Passage shown:
This year’s Nobel Prize to Al Gore and Dr R K Pachauri is a wake up call to governments to get more serious about climate science, environment and sustainable development. Science can contribute powerfully to meet challenges and scientists and policy makers can work together to help solve problems of critical importance to humanity.
Each of us is responsible for the quality of environment that we live in. So our personal actions can either worsen or improve our environmental quality. People must be aware of environmental issues and consequences of their action on the environment, and develop environmentally-ethical lifestyles.
Government should introduce incentives in the form of financial benefits and tax concessions to benefit those industries which reduce the emission of pollutants drastically. Industries should be shifted to less populated areas. A proper assessment of environment and health related check must be conducted before granting licenses.
In a small country like New Zealand, road shows and street festivals are held regularly on how people can reduce pollution. Poona will soon have a “Temple of Environment” to help spread green awareness. Global carbon emissions from burning fossil fuels are rising quickly, resulting in rising seas, melting glaciers, tsunami and thundering storms, droughts and floods as the planet warms.
“Out of 8,000 tons of e-waste generated in Bangalore every year, only 300 tons is processed and our country’s biggest IT companies are responsible for this,” says Leo Saldana, who runs the Environment Support Group. In India, the official figure stands at 3 lakh tons per year, and is estimated at 16 lakh tons by 2012. IT companies should lobby for a legislation to have a formal and authorised recycling sector, and such companies should be responsible for their waste, says, Abhishek Pratap, toxic campaigner, Green Peace (India).
The already gasping respiratory health of Bangaloreans is set to aggravate due to the toxic metals in the dust prevalent in the atmospheric air. Noise levels continue to be high in the city during day and night.

Collected data:
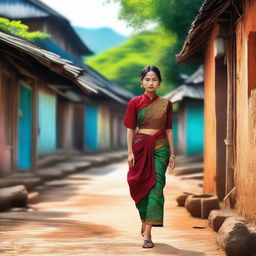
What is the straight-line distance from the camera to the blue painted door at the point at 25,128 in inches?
562

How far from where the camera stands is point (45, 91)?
64.6 ft

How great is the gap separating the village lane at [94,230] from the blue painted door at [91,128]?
16364 mm

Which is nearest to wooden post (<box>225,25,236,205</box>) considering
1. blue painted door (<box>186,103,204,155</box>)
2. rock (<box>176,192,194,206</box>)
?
rock (<box>176,192,194,206</box>)

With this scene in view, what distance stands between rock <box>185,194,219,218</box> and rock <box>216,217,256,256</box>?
2.65 metres

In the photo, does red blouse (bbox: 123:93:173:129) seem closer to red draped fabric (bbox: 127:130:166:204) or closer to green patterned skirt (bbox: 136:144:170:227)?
red draped fabric (bbox: 127:130:166:204)

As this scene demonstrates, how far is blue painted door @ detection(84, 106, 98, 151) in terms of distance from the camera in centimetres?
2801

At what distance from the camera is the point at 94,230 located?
692cm

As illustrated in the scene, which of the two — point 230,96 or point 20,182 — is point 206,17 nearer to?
point 230,96

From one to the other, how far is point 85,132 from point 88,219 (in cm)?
1984

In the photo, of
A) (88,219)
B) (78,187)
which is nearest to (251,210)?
(88,219)

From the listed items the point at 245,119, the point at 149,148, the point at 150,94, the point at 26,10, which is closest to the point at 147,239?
the point at 149,148

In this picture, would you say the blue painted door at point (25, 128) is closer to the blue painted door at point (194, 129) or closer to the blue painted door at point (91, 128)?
the blue painted door at point (194, 129)

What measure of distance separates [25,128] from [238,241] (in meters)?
10.1

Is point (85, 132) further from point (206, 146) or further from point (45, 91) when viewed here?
point (206, 146)
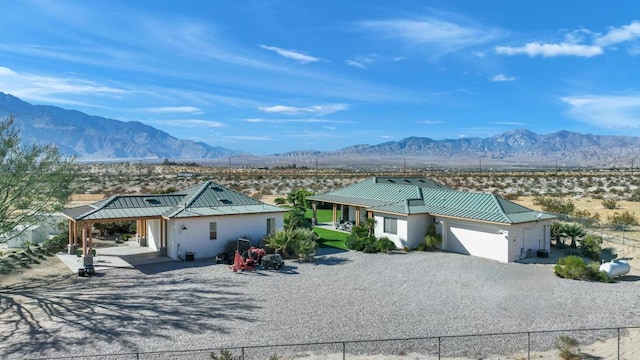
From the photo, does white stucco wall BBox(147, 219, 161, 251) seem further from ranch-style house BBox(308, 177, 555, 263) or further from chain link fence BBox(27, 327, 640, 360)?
chain link fence BBox(27, 327, 640, 360)

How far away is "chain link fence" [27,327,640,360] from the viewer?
14.2m

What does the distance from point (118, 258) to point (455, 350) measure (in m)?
19.6

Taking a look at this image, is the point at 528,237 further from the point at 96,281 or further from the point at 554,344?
the point at 96,281

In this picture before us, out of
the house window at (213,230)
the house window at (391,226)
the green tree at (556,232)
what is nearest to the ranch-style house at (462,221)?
the house window at (391,226)

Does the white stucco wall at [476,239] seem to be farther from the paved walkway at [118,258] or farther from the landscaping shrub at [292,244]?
the paved walkway at [118,258]

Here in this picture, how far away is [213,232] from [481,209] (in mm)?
15390

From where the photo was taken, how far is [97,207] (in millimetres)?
27984

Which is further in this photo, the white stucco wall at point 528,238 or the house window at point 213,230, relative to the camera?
the house window at point 213,230

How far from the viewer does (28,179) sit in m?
21.4

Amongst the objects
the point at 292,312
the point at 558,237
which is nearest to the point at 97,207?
the point at 292,312

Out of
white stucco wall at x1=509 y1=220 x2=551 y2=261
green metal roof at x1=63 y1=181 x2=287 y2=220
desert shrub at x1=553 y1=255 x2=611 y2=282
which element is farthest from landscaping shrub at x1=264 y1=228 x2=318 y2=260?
desert shrub at x1=553 y1=255 x2=611 y2=282

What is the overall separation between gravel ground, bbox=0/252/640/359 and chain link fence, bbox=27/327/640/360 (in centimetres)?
25

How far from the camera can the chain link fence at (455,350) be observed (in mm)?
14219

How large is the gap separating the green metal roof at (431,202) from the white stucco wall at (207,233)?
8342 millimetres
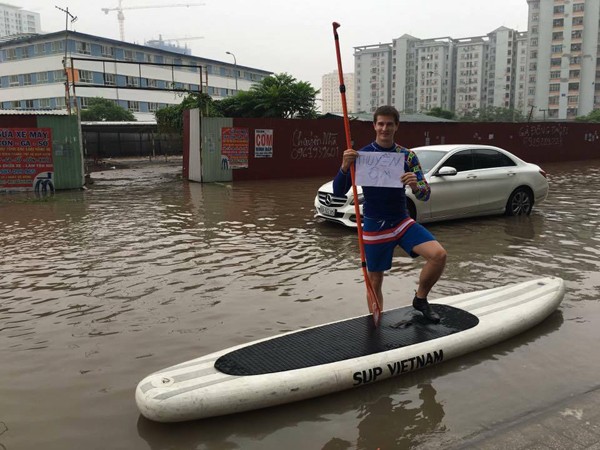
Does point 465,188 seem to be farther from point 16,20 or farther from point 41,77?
point 16,20

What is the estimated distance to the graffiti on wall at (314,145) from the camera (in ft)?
63.2

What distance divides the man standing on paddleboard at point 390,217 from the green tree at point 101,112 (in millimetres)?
60848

Your objective: Can you carry on the piece about pollution and environmental responsibility, picking up right after its final sentence about noise levels in the city?

Result:
Greening of Paris
On January 14, 2008, the city of Paris received the World Sustainable Transportation Award from the Institute for Transportation and Development Policy in Washington. This award was in recognition of the work done over the past 6 years to make public transport in Paris greener.
At any point in the city, one can receive information on their mobile phones regarding the nearest cycle or car available. Eric Britton, an international consultant on sustainable cities who has been guiding the evolution of public transport in Paris, refers to the story of the tortoise and the hare. The fastest mode of transport in Paris is not the car. According to him, “Speed is carefully calibrated on the traffic system, to lower top speeds, and with it, greater safety, lower emissions and a higher quality of life. In such a system, a cyclist would set to the same destination faster than a Ferrari car. More and more Parisians are returning to public transport, choosing to save their cars for long drives out of town.
India could follow the Paris model with a vision to reduce traffic jams and parking space requirements. Improving the public transport system would go a long way in evolving an efficient, economic and less polluting transport system. This system can connect people living in the outskirts to the heart of the city without any hassles.
In the Central Business District area where road widening might not be possible, we can have sharing autos and cycle-rickshaws like in Vietnam.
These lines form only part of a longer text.